> [Work to be completed]:
Copy out every one of the records below word for word, keeping each line as it appears.

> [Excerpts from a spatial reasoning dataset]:
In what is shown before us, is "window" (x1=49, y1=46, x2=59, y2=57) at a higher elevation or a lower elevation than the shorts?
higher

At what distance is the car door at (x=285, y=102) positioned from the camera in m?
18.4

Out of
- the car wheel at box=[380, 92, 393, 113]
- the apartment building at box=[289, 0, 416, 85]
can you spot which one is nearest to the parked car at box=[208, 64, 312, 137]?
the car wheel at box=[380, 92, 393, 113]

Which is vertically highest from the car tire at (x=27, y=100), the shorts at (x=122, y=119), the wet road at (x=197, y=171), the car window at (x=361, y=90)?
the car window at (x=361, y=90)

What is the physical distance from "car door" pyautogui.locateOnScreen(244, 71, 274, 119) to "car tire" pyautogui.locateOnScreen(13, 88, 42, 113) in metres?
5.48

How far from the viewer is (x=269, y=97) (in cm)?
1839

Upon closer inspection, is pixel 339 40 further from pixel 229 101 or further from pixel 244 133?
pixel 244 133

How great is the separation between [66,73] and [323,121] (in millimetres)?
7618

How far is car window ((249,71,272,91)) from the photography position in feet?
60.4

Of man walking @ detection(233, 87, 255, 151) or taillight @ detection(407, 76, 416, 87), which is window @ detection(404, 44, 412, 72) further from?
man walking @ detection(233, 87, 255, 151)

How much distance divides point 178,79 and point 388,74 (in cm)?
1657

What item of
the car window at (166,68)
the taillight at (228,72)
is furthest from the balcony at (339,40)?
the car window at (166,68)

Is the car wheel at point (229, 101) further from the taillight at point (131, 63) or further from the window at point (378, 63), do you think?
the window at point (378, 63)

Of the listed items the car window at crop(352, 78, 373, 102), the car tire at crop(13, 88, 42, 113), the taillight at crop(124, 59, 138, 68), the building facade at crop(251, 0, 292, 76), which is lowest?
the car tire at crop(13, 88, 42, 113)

> [Task result]:
In what is shown before us, is "window" (x1=49, y1=46, x2=59, y2=57) at a higher elevation or a lower elevation than the shorts?
higher

At what distance is the car door at (x=285, y=102) positioned from the camera in m?
18.4

Out of
- the car wheel at box=[380, 92, 393, 113]
- the apartment building at box=[289, 0, 416, 85]
can you spot which one is nearest to the parked car at box=[208, 64, 312, 137]?
the car wheel at box=[380, 92, 393, 113]

Which is vertically highest from the car tire at (x=27, y=100), the shorts at (x=122, y=119), the wet road at (x=197, y=171), the car window at (x=361, y=90)?
the car window at (x=361, y=90)

What is the physical distance from "car door" pyautogui.locateOnScreen(244, 71, 274, 119) to "car tire" pyautogui.locateOnScreen(13, 88, 42, 113) in metres?
5.48

How far from the viewer is (x=269, y=97) (in cm)?
1839

Upon closer inspection, is pixel 339 40 further from pixel 229 101 or further from pixel 244 133?
pixel 244 133

How great is the separation between [66,73] and [323,121] (in millimetres)?
7618

How far is car window ((249,71,272,91)) from the photography position in feet?
60.4

Of man walking @ detection(233, 87, 255, 151) or taillight @ detection(407, 76, 416, 87), which is window @ detection(404, 44, 412, 72) further from?
man walking @ detection(233, 87, 255, 151)

How much distance divides point 178,79 and point 388,74 (in cm)?
1657

What item of
the car window at (166,68)
the taillight at (228,72)
is furthest from the balcony at (339,40)?
the car window at (166,68)

Is the car wheel at point (229, 101) further from the taillight at point (131, 63) or further from the window at point (378, 63), do you think?
the window at point (378, 63)

Of the listed items the car window at crop(352, 78, 373, 102), the car tire at crop(13, 88, 42, 113), the taillight at crop(124, 59, 138, 68), the building facade at crop(251, 0, 292, 76), which is lowest?
the car tire at crop(13, 88, 42, 113)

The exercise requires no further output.